Russian doll sculpture with red scarf and large gallery opening to clear path, a rotating black pole, and a number of other elements. This mass of theatrical debris—from cardboard and duct tape to a gigantic gilded kimono—formed an unloving, distracting backdrop for a theatrical vision of the artists and her fellow characters in action. The occasional appearance of a line drawing of some sort, a photograph of a dancing woman, or a scrapbook filled with the events of a daydream—art-historical references abound. The title of the show included an engraving of a marble piece that was made to look like a slanted profile of an apparently young woman, which was slightly smeared and overlaid with dirt and wood shards to look like her bare breast, her ankle joint, and a thin, vertical strand of hair. It was a slightly too-wacky self-parody, with a more concentrated, if never totally nonplussed, messiness, and it lacked the subtlety of the rest of the work. Nonetheless, this was a solid start. Spiro Agnew was not amused.He served as a voice-over for this work and accompanied it in a videotape. Since the piece consisted of images and noises made by the artist in her studio, this fact was hardly sufficient to dampen its absurdity, but it did serve to complicate and complicate the ritualized activities and space of the production.
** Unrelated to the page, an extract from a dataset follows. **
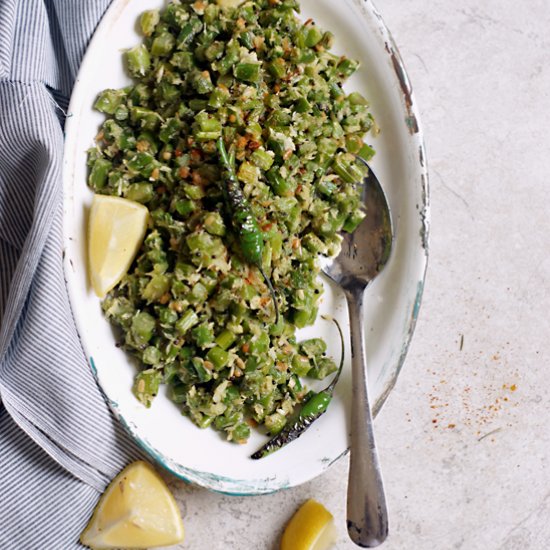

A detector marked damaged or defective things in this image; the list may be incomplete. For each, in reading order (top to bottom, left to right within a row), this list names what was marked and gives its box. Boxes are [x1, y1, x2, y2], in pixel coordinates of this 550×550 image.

Another artist, Graham, provided a voice-over for a portion of the performance. In an uncharacteristically dry monotone, Graham described her nightdream in painstaking detail, which began with an exploration of her sick grandfather and ended with a rumination on a night she had woken up in the morning. This portion of the piece, filmed and audiotaped, was a very melodramatic, if not comical, exercise in making the viewer aware that the artwork is also a person and thus a moment in time, and that one does not always succeed in entering the artists private realm.